Площадь Борьбы - страница 17
Днем вокруг нее были хотя бы другие, официальные звуки. Они не позволяли ей так глубоко погружаться в мир человеческих отношений, а ночью этот мир открывался перед ней чересчур откровенно, и она его стеснялась и боялась, как боялась глаз прохожих и боялась теперь свинцового неба над Площадью Борьбы, над садом Туберкулезного института, она накидывала пальто, надевала туфли и шла, и шла, и шла…
Впервые выйдя ночью к Самотечному бульвару через этот самый сад, она вдохнула свежий воздух с горьковатым привкусом (шел сентябрь) и глубоко вздохнула – здесь ей было лучше!
Она шла по аллее, в темноте чувствуя взглядом и хорошо слыша шуршание травы, удивленные взмахи веток, обходя кучи мусора, принимая на себя кошачьи взгляды (все-таки они были не такие тяжелые, как у людей, хотя и светящиеся в темноте), – и понимала, что теперь так будет всегда.

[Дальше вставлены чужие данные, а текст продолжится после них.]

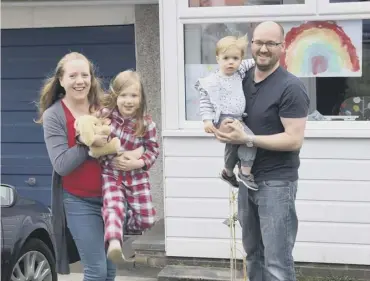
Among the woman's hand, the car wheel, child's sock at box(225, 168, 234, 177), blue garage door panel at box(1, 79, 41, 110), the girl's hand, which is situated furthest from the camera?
blue garage door panel at box(1, 79, 41, 110)

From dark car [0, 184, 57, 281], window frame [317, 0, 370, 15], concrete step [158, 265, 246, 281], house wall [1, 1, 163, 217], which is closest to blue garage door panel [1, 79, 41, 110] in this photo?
house wall [1, 1, 163, 217]

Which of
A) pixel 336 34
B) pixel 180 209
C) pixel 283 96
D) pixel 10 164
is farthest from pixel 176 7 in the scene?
pixel 10 164

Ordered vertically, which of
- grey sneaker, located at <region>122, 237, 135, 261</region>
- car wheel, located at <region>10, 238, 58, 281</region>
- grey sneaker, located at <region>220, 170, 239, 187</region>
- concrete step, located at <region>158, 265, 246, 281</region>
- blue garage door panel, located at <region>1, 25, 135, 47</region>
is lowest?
concrete step, located at <region>158, 265, 246, 281</region>

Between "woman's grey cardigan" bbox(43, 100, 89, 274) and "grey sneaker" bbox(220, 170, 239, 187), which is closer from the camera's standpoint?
"woman's grey cardigan" bbox(43, 100, 89, 274)

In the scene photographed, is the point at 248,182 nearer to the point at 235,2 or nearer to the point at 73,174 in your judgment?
the point at 73,174

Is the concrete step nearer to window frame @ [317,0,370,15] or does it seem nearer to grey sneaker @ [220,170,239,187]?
grey sneaker @ [220,170,239,187]

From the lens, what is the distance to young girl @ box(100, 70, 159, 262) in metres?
4.00

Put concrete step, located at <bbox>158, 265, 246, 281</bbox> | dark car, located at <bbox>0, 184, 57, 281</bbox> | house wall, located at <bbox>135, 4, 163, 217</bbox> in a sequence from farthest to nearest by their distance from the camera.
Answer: house wall, located at <bbox>135, 4, 163, 217</bbox> → concrete step, located at <bbox>158, 265, 246, 281</bbox> → dark car, located at <bbox>0, 184, 57, 281</bbox>

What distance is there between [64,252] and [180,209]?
234 cm

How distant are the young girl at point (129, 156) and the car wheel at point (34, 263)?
4.26 feet

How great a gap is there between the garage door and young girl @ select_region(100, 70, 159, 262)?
386 centimetres

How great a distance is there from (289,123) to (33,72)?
489cm

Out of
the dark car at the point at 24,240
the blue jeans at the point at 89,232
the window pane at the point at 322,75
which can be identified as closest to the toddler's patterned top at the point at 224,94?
the blue jeans at the point at 89,232

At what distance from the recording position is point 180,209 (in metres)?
6.41
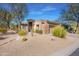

Под утро, когда посветлело небо и она нашла себя уже где-то в районе Старой Басманной, Зайтаг вдруг поняла, что так теперь действительно будет всегда, что она стала отдельным человеком, который видит и слышит не как все, чувствует иначе, и у которого свое, отдельное пространство и время. Сделав это открытие, она почему-то засмеялась, но не истерически, а даже радостно, влажный холодный до озноба воздух сентябрьского раннего утра, облегавший ее фигуру, рассеивался на тонкие слои, это был слоистый, не цельный, состоящий из каких-то тонких пластин мир. Пластины были… розоватыми, наверное, да, скорее розоватыми, не каким-то нездоровым, активным, слишком телесно-розовым цветом, но слегка приглушенным, а солнце, которое выплывало постепенно из-за края крыш, было черноватым, и она могла раздвинуть этот мир рукой совершенно свободно, чтобы войти внутрь, в нишу, где было прохладно и спокойно, но она не хотела ни в какую нишу, а просто шла дальше.
Да, мир, открывавшийся в эти первые недели, был ей незнаком, он был похожим на тот, ее прежний мир, но только отчасти. Плотность звуков в нем бывала невыносимой, так же как и невесомость вещей и предметов, и только одно помогло ей в нем удержаться и к нему привыкнуть – это был Лешенька.
В начале августа он вернулся из Кратова (сама она с «группой», конечно, не поехала), и начались трудные, но важные дни привыкания, – теперь каждый шаг давался ей с гораздо бо́льшим трудом.
Именно тогда, в августе 1930 года, она ясно осознала, насколько тяжелее ей стало двигаться и делать самые простые вещи. Пол в комнатах она теперь мыла по два часа. Приготовление борща обдумывала задолго, медленно расставляя в голове привычные стадии – сварить свеклу, очистить и порезать лук, поджарить, положить в кипящую воду. Она читала по тетради рецепты, чтобы не забыть ничего, – и плакала от бессилия. Но, слава богу, сын этого не замечал.
Наконец началась школа, и ей стало полегче.
Теперь она могла просто сидеть на работе и смотреть в стену.
Ей тогда исполнилось тридцать два года. Она родилась в 1898-м. Этот хвостик в два года, зацепившийся в прошлом веке, почему-то не давал ей покоя, он казался чем-то стыдным, компрометирующим, как будто этот хвостик в два года сообщал всем о ее непролетарском происхождении…
Ее отцу, прибалтийскому немцу по рождению, Ивану Зайтагу принадлежало полдома в Вышеславцевом переулке, где они жили одни, хотя когда-то отец собирался сдавать комнаты на втором этаже, подселять жильцов, но ничего из этого не получилось – он не успел.